- Interactive map of MGM Osaka
- Location: Yumeshima, Osaka, Japan;
- Opened: 2030
- No. of rooms: 2,500
- Casino type: Resort
- Operating license holder: MGM Resorts International

= MGM Osaka =

Planned hotel resort in Osaka, Japan

MGM Osaka (MGM大阪) is an under-construction integrated resort developed by MGM Resorts International and Orix being built on Yumeshima island in Osaka, Japan. Construction on the resort commenced on April 24, 2025.

==History==

In April 2014, Governor Ichirō Matsui of Osaka Prefecture announced that it would promote Yumeshima as a possible location for an integrated resort.

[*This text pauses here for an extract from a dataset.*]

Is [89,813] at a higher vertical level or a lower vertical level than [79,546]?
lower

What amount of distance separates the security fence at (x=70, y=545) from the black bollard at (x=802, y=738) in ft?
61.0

Construction on the resort began on April 24, 2025 and is expected to open by 2030. The resort is also expected to have a rail link built via an extension of the Nara Line which will connect it to the rest of Osaka. The resort will be located on Yumeshima island, which hosted Expo 2025.

==Features==
MGM Osaka will feature 2,500 guest rooms across three hotels; MGM Osaka, MGM Villas, and MUSUBI Hotel. The resort will also feature 67,820 square meters of convention space and will feature the first casino in Japan. A 3,500 seat theater, retail and dining options will also be part of the development.